Evaluation of Orbital Lymphoproliferative and Inflammatory Disorders by Gene Expression Analysis
Round 1
Reviewer 1 Report
In the manuscript "Evaluation of Orbital lymphoproliferative disorders and nonspecific inflammation by Gene Expression Analysis" by Karim Al-Ghazzawi et al., the authors aim to use gene expression profiling to accurately differentiate orbital MALT lymphoma, IgG4-related disease and non-specific orbital inflammation (NSOI). The theme is interesting and extremely relevant for the field. The paper is well-written and organized. However, there is a major shortcoming towards the publication of the paper: it is based on a small amount of cases per group (n=3). It is extremely challenging to withdraw solid conclusions only from a limited amount of cases. Besides, the NSOI group is a broad one, which can include inflammatory processes from diverse etiologies. In line with this, there is a general lack of thorough information regarding the histopathological features of the cases included in the study.

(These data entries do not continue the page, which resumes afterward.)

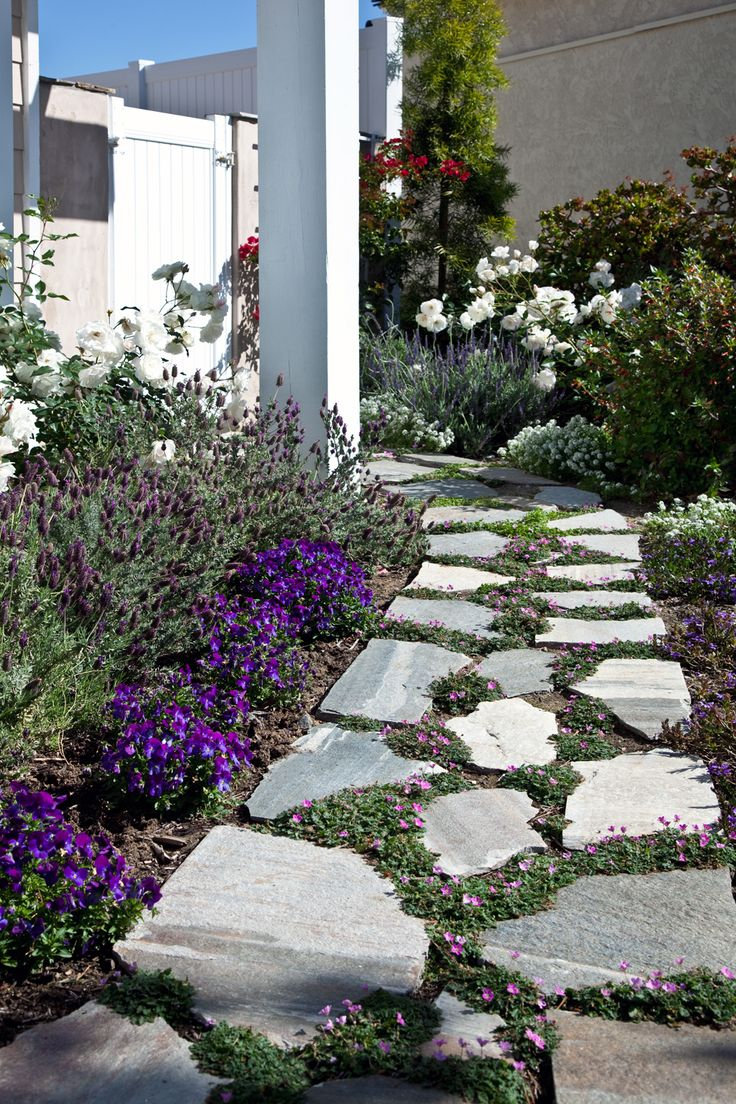 Best 25 california front yard landscaping ideas ideas for Low water front yard ideas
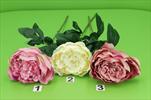 Uk Pivoně zavitá x1 - velkoobchod, dovoz květin, řezané květiny Brno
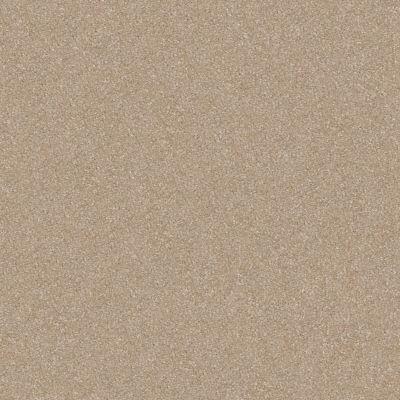 Shaw Floors Shaw Floor Studio Porto Veneri III 12′ Fresco 00109_52U58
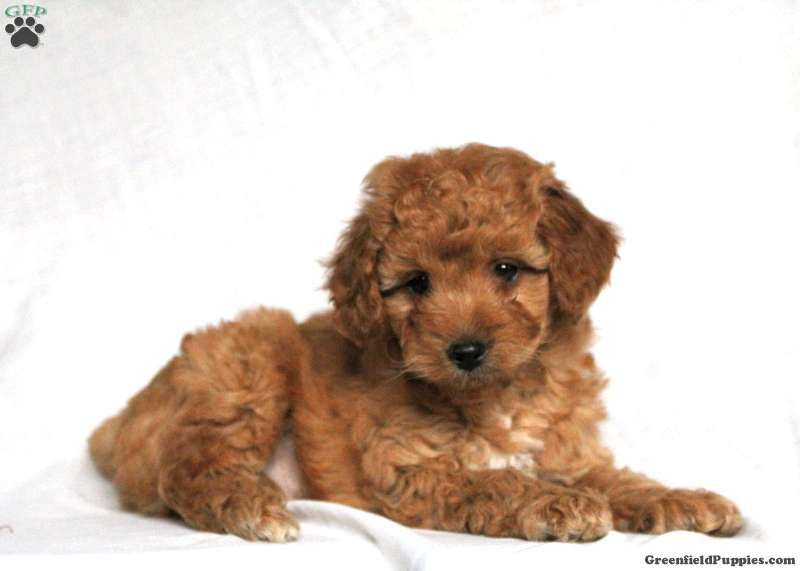Shorkie Poo Puppies For Sale Greenfield Puppies In 2020 Schnoodle Puppy Schnoodle Poodle Puppies For Sale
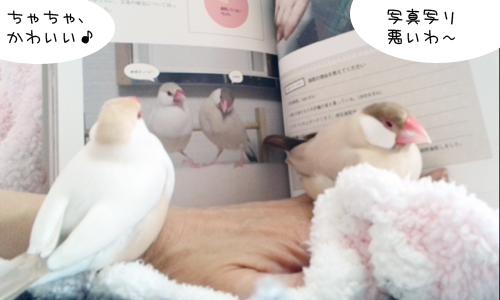 文鳥式生活のとびら_2
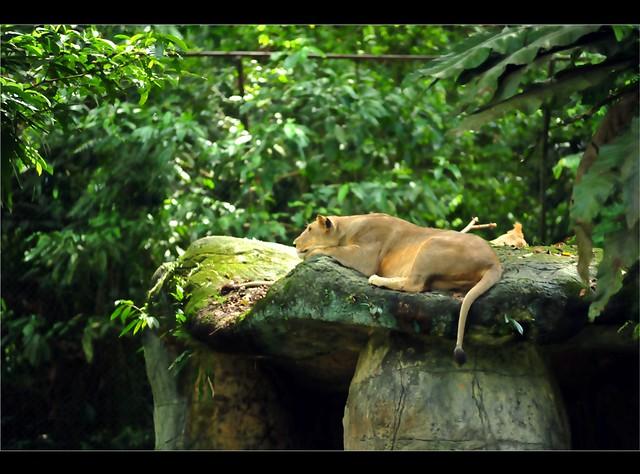Zoo Taiping 83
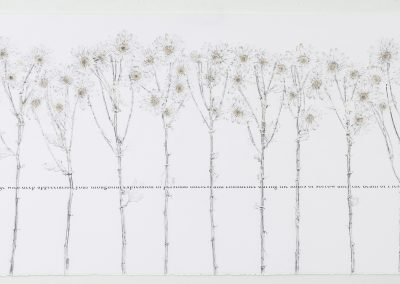 Linda Ridgway, White House, 2020,  Graphite, text and colored pencil on paper, 30h x 67w in, Photo by Teresa Rafidi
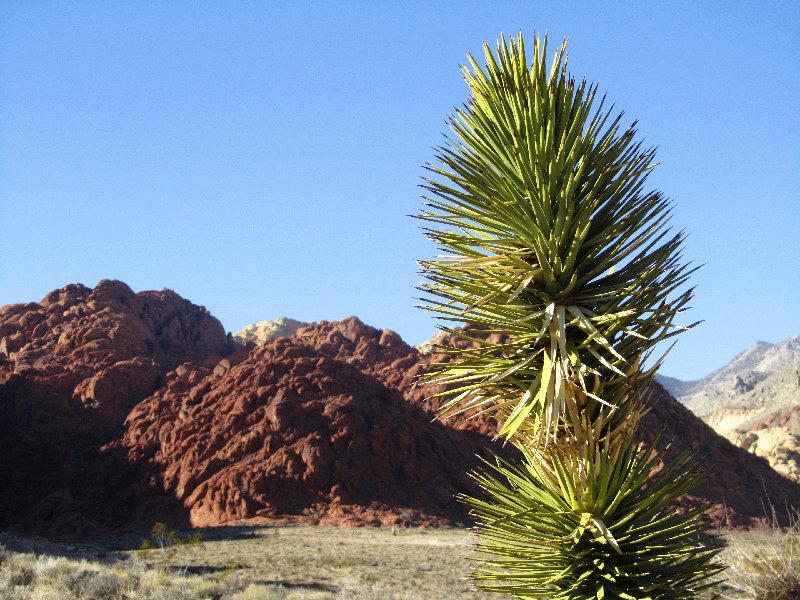 Ein Naturschauspiel: Red Rock Canyon nahe Las Vegas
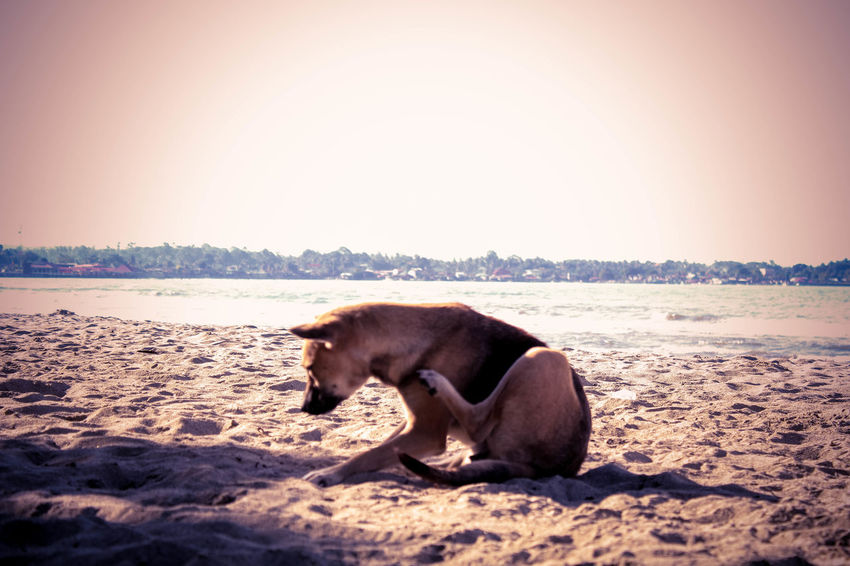 Animal Themes Beach Dog Dog Lover Dog Photography Eyeem Dog World OFFICIAL Photos Club 🐶🌍😄👍 Sand Sea Side View Eyeem Philippines EyeEm Best Shots Showcase: November Dog Art Dogs On The Beach Dog Are Fun Funy Dogs Dog Escape Pet Portraits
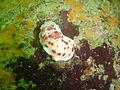 Heather's nudibranch at Pinnacle DSC02698.JPG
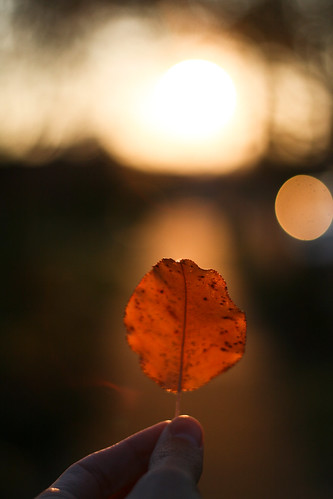light sunset self leaf glow bokeh horizon sidewalk 365 project365 thanksdl daniellightgavemehisold1850mm thiswastakenshortlyafter contrastbrightnessandvibrancyupped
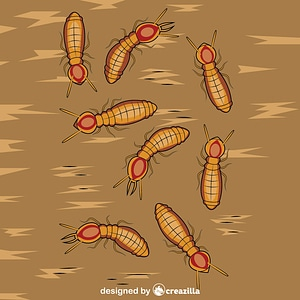 Formosan Subterranean Termites vector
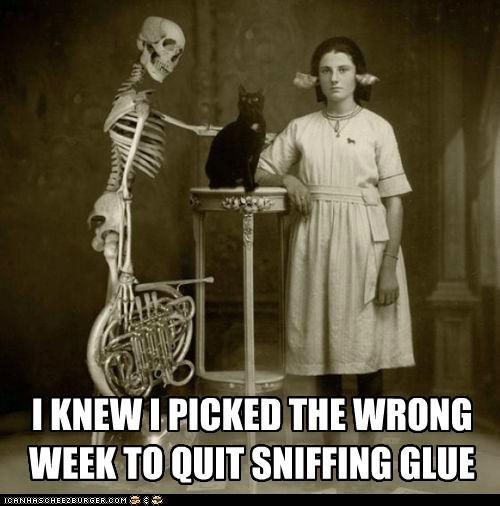 funny,Photo,skeleton,wtf
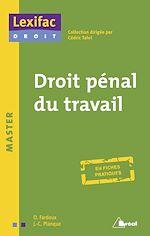 Télécharger cet ebook : Droit pénal du travail
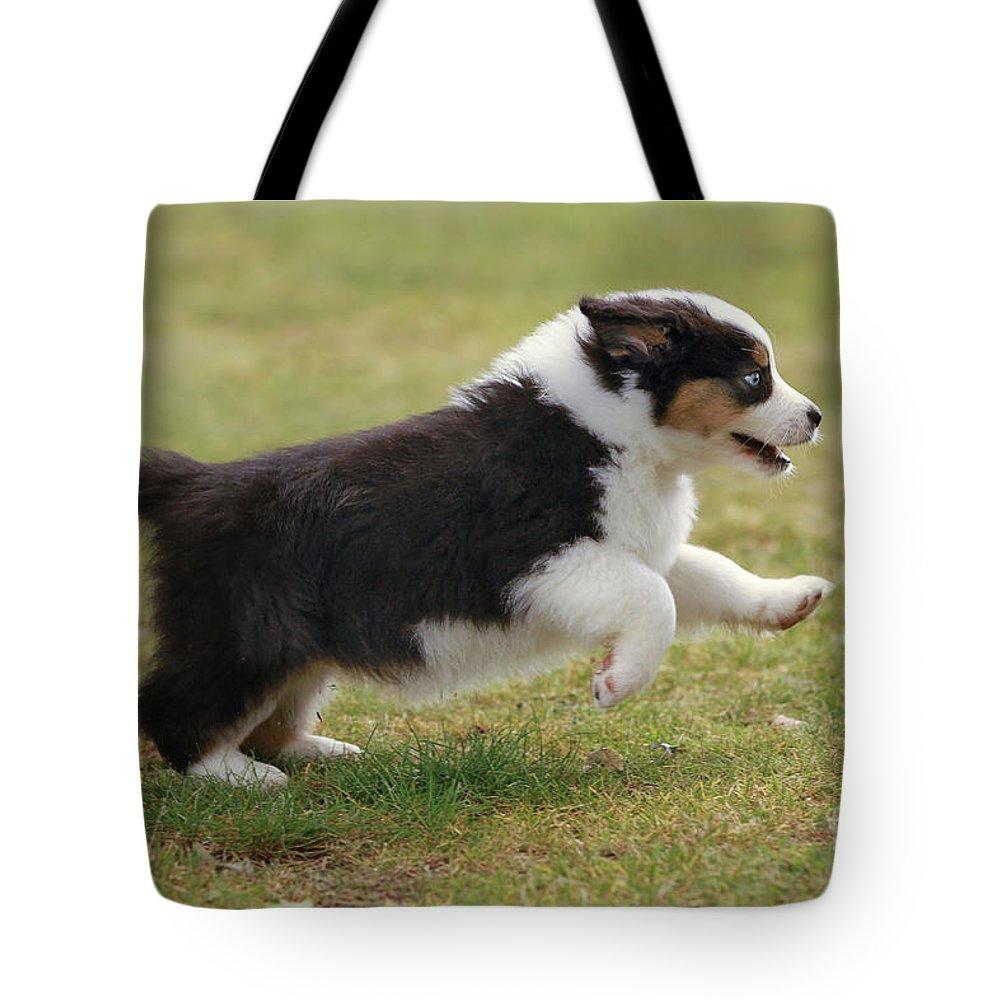 Australian Sheepdog Tote Bag featuring the photograph Australian Shepherd Puppy by Jean-Michel Labat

Therefore, the present paper contains promising data, however, it shall only be suitable for publication if the amount of cases analyzed per group is expanded considerably.
Author Response
Response: We thank the reviewer for his careful review of our manuscript and for raising this important point to discuss. Indeed, the sample size is the main limitation, undebatable weakening the exploratory power/expressiveness of the present study. Therefore, we intensified our efforts to complete the validation of our screening results: This validation cohort comprising of 48 independent and separate samples (11 IgG4-ROD, 13 MALT-Lymphoma and 24 NSOI) has been implemented in this study. The initial results of the small sample size could be validated and show the usefulness of the potential biomarker genes.
Reviewer 2 Report
-Need to be consistent with decimals vs. commas. (ie: line 198 uses a comma (29,3%) and line 202 uses a decimal (3.8%))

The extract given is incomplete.